Format these lines as a JSON list of strings, with one string per line and any blank lines omitted.

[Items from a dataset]

begin

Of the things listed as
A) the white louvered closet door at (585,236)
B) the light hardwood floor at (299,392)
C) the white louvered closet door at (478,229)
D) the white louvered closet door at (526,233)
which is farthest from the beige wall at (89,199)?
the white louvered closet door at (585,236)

end

● **EXPECTED OUTPUT**:
[
  "Of the things listed as",
  "A) the white louvered closet door at (585,236)",
  "B) the light hardwood floor at (299,392)",
  "C) the white louvered closet door at (478,229)",
  "D) the white louvered closet door at (526,233)",
  "which is farthest from the beige wall at (89,199)?",
  "the white louvered closet door at (585,236)"
]